Rogue AV peddler behind LizaMoon SQL injection attack?

Stephen Withers
Thursday, 31 March 2011 16:19

Business IT - Security

A new SQL injection attack has compromised tens of thousands of URLs according to a security vendor. The attack was initially used to push rogue AV malware.

Websense Security Labs officials say they have discovered a new SQL injection attack that has compromised more than 28,000 URLs, including some on iTunes.
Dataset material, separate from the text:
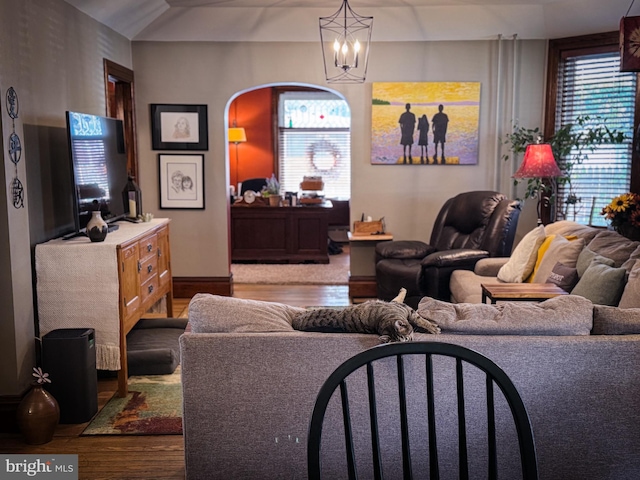 living room with a healthy amount of sunlight, wood-type flooring, and a notable chandelier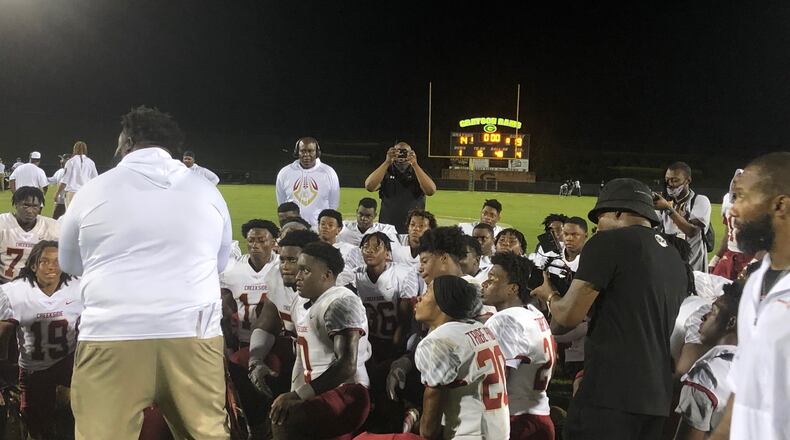 Maurice Dixon addresses his Creekside football team after their 19-14 win at Grayson on Aug. 20, 2021.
At the time of writing the number appeared to have increased to more than 80,000, though a (presumably small) proportion of those would be pages describing the attack itself rather than compromised pages.

The attack has been dubbed LizaMoon because it uses a script hosted at lizamoon.com, a domain recently registered with fake contact information.

WebSense officials suggested the iTunes URLs were affected by attacking podcast publishers' RSS feeds, and noted that the way Apple encodes script tags prevents the scripts from running on the target computer.

In situations where it did run, the script redirected to "a well-known rogue AV site," they said.

Both the site hosting the script and the rogue Av site are now said to be unreachable.

SQL injection attacks rely on poor coding practices that allow commands to be executed by including them in strings such as search parameters. There have been suggestions that some of the affected sites were using third-party routines that were vulnerable to the attack.